Пальцы длинные, но с квадратными, уродливыми ногтями. Ей нравились только на указательных, они такие заостренные, как маленькие копья.
После запястья – если ползти по рукам вверх – мягкая безволосая бледность. Дальше ей не хочется смотреть, потому что там, за правым плечом, эта гадость.
Лучше – ноги. Ноги как ноги. Худые, одна чуть короче другой. Бедра похожи на корпус гитары. Это сходство она давно заметила. Как там?.. Она же учила гитарные названия – скользим от нижнего порожка к самому грифу.
Груди – нет!.. Не-ет! Никуда не годятся. Большие вяленые груши, соски какие-то бледно-лиловые и повисли вниз, к рёбрам. Рёбра можно пересчитать по одному. А потом – снова плечи. Без них никуда. А за плечами… Ох-х. Это неизбежно. Неизбежно…
Да, фигура ее похожа на гитару, но искаженную – словно ее сделал пьяный мастер, заснувший в самый неподходящий момент.
Инна изо всех сил зажмурилась, а затем посмотрела на отражение шеи. Шея короткая, с родинкой левее кадыка. Губы – не тонкие, бледные нитки, как у Донновой, а будто у настоящей маркизы ангелов, с «эротической припухлостью» – из романов про Анжелику.
Но нос, боже мой, нос… Кому может понравиться такой нос – свекольно-приплюснутый?
– Ненавижу тебя! – отчетливо сказал Иннин голос. Зеркало не ответило.

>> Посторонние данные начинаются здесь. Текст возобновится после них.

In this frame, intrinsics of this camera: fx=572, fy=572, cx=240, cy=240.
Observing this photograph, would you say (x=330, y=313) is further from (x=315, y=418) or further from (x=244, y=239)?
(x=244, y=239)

Оттуда на нее смотрели злые, колючие глаза с краснотой и блестящей влагой у розового зёрнышка-слезника рядом с переносицей.
… Зато у нее лучшие волосы на свете – каштановые, с завитками, длинные и роскошные. Когда их распускаешь, они скрывают то самое, за правым плечом.
– Ириночка!.. – в дверь кто-то скребётся. Гос-по-ди! Как же она умудрилась пропустить шаги Стервы, она же всегда их слышала.
– Я не Ириночка! – огрызается девушка, стараясь не выдать судорогу горла. Ее руки поспешно натягивают трусы, потом ловят крючок лифчика и дальше – юбка, кофточка.
– Чего же дверь-то заперла?! Ась? В столовку пора!..
– Я щас, тёть Валь, иду!..
– Вот и дверь закрыла, смотри-ка чё… Галочка с Манечкой уж спустились, что ли?
– Ага, спустились, тёть Валь! Иди дальше, в тридцать седьмую стучись. Я щас!
Стерва бормочет что-то, но послушно шаркает тапочками дальше. Инна слышит ее удаляющееся: «Вот все они такие… Все. Неблагодарные…» – и, закрыв глаза, со вздохом облегчения приземляется на кровать.
Через секунду стучат в дверь соседней клетки.
– Девоньки, мальчики! Обедать! Поднимаемся и направляемся. На выход, на выход!
«Как же хорошо, что закрыть успела. Дурацкий, вечно застревающий шпингалетик… Ненавижу! А что если бы она открыла и увидела меня? Да через полчаса об этом вся богадельня гудела бы».
Инна откидывается на серое покрывало; ее глаза ищут привычные узоры в старой побелке на потолке. Сколько уже лет она здесь? Пять? Нет, меньше, наверное. Да разве тут уследишь за временем – оно такое же потёртое, как и побелка. Доннова со Старухой наверняка уже в столовой – и будут там сидеть, пока их не попросят на выход. Известный номер.
«Так… Если я сейчас побегу хавать, то смогу успеть до того, как санитарка вернется, – думает девушка. – Если повезет, проскочу на второй незаметно. И погляжу на него…».
По ее телу бегут мурашки – начинается с рук, потом перескакивает на позвоночник и до самой шеи. Бр-р-р!.. Какой же он хорошенький! Лучше всех! Лучше всех на свете.
Инну поднимает с кровати, будто щепку набежавшей волной. И она вылетает из комнаты, не закрыв дверь. Ее не останавливает даже ненавистный запах коридора – навязчивая смесь больницы, старушачьих тапочек и теплого компота из сухофруктов. На одинаковых серо-желтых дверях клеток: 33-я, 31-я… Ее указательный палец с ногтем-копьем чуть шуршит по номерным табличкам. Потом – лестница. Одиннадцать ступеней вниз – один пролет, одиннадцать – другой. На потертом бетоне кусочки арматуры проступают, как злые насекомые, застывшие в густой смоле.